(Text section)
Work on removing nuclear waste from 85-years old ship has started in Russia's north
It is a milestone for nuclear safety clean-up on the Kola Peninsula. Though, the removal of the spent nuclear fuel elements from the storage compartment from «Lepse» will take time. The work is, to say it mildly, a high risk operation involving uranium fuel so radioactive it could cause lethal dose to workers if something goes wrong.
«Preparatory work for this stage of the disposal of «Lepse» has been underway for the last two years,» Chief Engineer Georgy Neyman of the Nerpa shipyard told Komsomolskaya Pravda.
«A protective shelter is built,» Neyman said.
Phase one of the work, which started last week, is removing the 620 fuel elements believed not to be damaged. The elements will be loaded over to special casks for shipping to Atomflot service base in Murmansk. From there, a special train will take the casks to Mayak reprocessing plant in the Chelyabinsk region in the South-Urals.
(End Text section)
* [What to do]
**A.** Echo the Lepse waste-removal article word for word, everything from "Work on removing" down to "something goes wrong.".
**B.** Proceed with the report on the Lepse nuclear fuel removal, writing on from its final sentence.
(Data under study)
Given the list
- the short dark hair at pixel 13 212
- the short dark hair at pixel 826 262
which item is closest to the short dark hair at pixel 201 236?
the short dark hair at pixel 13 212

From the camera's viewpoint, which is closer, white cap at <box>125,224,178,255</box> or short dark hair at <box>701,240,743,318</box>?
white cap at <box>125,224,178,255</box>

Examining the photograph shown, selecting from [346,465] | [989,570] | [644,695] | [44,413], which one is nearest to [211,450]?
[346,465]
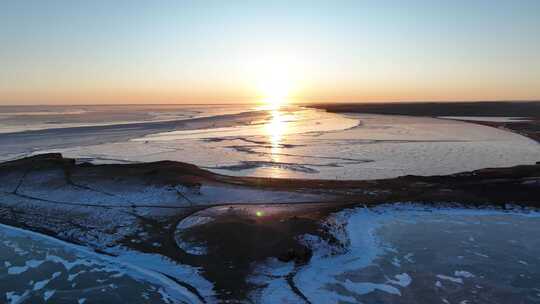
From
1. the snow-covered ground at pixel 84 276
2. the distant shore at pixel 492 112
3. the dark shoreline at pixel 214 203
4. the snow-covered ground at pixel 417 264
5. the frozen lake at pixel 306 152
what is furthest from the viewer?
the distant shore at pixel 492 112

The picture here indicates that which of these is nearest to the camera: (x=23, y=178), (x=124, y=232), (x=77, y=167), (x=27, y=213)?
(x=124, y=232)

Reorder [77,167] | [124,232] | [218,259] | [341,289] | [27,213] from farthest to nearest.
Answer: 1. [77,167]
2. [27,213]
3. [124,232]
4. [218,259]
5. [341,289]

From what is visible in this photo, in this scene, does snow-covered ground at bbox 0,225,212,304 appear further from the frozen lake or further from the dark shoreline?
the frozen lake

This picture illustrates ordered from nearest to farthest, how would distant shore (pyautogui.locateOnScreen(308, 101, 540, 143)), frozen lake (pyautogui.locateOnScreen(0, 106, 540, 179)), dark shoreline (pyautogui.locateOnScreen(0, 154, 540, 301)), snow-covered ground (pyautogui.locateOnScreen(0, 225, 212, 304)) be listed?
snow-covered ground (pyautogui.locateOnScreen(0, 225, 212, 304)), dark shoreline (pyautogui.locateOnScreen(0, 154, 540, 301)), frozen lake (pyautogui.locateOnScreen(0, 106, 540, 179)), distant shore (pyautogui.locateOnScreen(308, 101, 540, 143))

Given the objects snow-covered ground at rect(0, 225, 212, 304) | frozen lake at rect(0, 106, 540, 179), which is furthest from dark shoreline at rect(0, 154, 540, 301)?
frozen lake at rect(0, 106, 540, 179)

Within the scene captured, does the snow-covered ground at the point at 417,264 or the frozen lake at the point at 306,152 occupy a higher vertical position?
the frozen lake at the point at 306,152

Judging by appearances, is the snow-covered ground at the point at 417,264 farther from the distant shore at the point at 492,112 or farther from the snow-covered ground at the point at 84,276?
the distant shore at the point at 492,112

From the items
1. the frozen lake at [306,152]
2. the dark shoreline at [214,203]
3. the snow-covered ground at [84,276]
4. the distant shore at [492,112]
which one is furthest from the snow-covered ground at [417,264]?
the distant shore at [492,112]

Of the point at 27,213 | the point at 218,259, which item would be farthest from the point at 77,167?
the point at 218,259

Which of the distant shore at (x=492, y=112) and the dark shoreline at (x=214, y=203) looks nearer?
the dark shoreline at (x=214, y=203)

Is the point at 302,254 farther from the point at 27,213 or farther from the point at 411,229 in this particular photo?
the point at 27,213

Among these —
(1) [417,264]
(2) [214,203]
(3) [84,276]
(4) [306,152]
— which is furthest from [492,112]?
(End Data under study)
* [Answers in order]
**A.**
Work on removing nuclear waste from 85-years old ship has started in Russia's north
It is a milestone for nuclear safety clean-up on the Kola Peninsula. Though, the removal of the spent nuclear fuel elements from the storage compartment from «Lepse» will take time. The work is, to say it mildly, a high risk operation involving uranium fuel so radioactive it could cause lethal dose to workers if something goes wrong.

**B.**
The work ahead is the most demanding. Cutting out the radioactive elements is done by using robotics. Inside the shelter, humans should spend as little times as possible.
«The time intervals during which a person can be in the presence of ionizing radiation are strictly observed,» Oleg Khalimullin, deputy chief engineer at Nerpa shipyard said in an interview with the news portal of Bellona. The environmental group in Murmansk has for 25 years worked on promoting a safe disposal of «Lepse».
In the early 1990s, the plan was simply to tow the aging storage ship to Novaya Zemlya in the Russian Arctic and dispose it in the permafrost near the shore.
With radionuclides onboard estimated to be some 28,000 TBq (750,000 Curie), or nearly half the release of the Cesium-137 isotope that contaminated half of northern Europe following the 1986 Chernobyl disaster, the “Lepse” was a ticking threat to people and nature around Murmansk.
«Lepse» was built in 1936, sunken during World War II, lifted afterwards and used as a radiological support vessel for the Soviet Union’s first nuclear powered icebreaker, «Lenin» from 1962. After a coolant accident with one of the three reactors on «Lenin» in 1966 some few hundreds of the spent fuel roads were lifted over to the storage compartment to «Lepse» . Radiation levels were high and “sarcophagus” was built over by filling cement.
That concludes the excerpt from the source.